Records from a data source
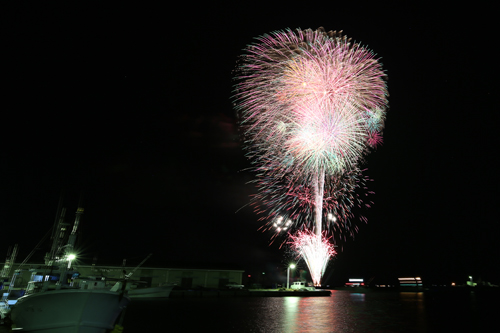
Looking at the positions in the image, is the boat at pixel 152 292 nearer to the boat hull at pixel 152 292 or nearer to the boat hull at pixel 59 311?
the boat hull at pixel 152 292

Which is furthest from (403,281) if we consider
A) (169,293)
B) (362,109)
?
(362,109)

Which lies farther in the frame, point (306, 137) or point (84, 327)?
point (306, 137)

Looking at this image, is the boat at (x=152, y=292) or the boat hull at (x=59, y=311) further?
the boat at (x=152, y=292)

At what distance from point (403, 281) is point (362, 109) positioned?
→ 159087 mm

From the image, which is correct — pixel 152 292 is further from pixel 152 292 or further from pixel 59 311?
pixel 59 311

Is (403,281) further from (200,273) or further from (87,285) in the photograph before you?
(87,285)

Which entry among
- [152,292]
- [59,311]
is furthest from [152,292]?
[59,311]

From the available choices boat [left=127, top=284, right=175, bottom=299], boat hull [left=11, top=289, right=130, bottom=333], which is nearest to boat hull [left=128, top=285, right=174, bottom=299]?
boat [left=127, top=284, right=175, bottom=299]

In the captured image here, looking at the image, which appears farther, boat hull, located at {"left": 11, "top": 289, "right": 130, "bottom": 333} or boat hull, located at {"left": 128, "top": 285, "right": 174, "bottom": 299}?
boat hull, located at {"left": 128, "top": 285, "right": 174, "bottom": 299}

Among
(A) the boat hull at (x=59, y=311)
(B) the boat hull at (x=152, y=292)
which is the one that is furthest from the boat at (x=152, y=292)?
(A) the boat hull at (x=59, y=311)

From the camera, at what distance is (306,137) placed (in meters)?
27.8

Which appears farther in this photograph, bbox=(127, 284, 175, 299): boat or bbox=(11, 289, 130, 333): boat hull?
bbox=(127, 284, 175, 299): boat

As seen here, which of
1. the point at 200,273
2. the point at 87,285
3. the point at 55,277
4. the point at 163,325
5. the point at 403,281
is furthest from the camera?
the point at 403,281

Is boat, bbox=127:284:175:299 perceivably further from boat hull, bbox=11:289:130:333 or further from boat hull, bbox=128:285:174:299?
boat hull, bbox=11:289:130:333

TASK OBJECTIVE —
Begin with the line containing "At what distance from" and repeat each line exactly until the records above end.

THE REPLY —
At what distance from point (403, 281) is point (362, 109) positioned?
→ 159087 mm

From the image, which is correct — pixel 152 292 is further from pixel 152 292 or further from pixel 59 311?
pixel 59 311

Is (403,281) further from (200,273) or further from (87,285) in the photograph before you?
(87,285)

Which entry among
- [152,292]
- [59,311]
is furthest from [152,292]?
[59,311]

From the available choices boat [left=127, top=284, right=175, bottom=299], boat hull [left=11, top=289, right=130, bottom=333], which is nearest to boat hull [left=128, top=285, right=174, bottom=299]?
boat [left=127, top=284, right=175, bottom=299]

In the captured image here, looking at the image, which appears farther, boat hull, located at {"left": 11, "top": 289, "right": 130, "bottom": 333} or boat hull, located at {"left": 128, "top": 285, "right": 174, "bottom": 299}?
boat hull, located at {"left": 128, "top": 285, "right": 174, "bottom": 299}

Among
(A) the boat hull at (x=59, y=311)
(B) the boat hull at (x=152, y=292)
which is the one that is furthest from the boat at (x=152, y=292)?
(A) the boat hull at (x=59, y=311)

From the camera, at what distance is (306,137) placed (in meters)?
27.8

Which appears farther in this photograph, bbox=(127, 284, 175, 299): boat or bbox=(11, 289, 130, 333): boat hull?
bbox=(127, 284, 175, 299): boat

As seen here, which of
1. the point at 200,273
2. the point at 87,285
3. the point at 55,277
4. the point at 163,325
5. the point at 403,281
is furthest from the camera?
the point at 403,281

Is boat, bbox=127:284:175:299 perceivably further from boat hull, bbox=11:289:130:333 or further from boat hull, bbox=128:285:174:299?
boat hull, bbox=11:289:130:333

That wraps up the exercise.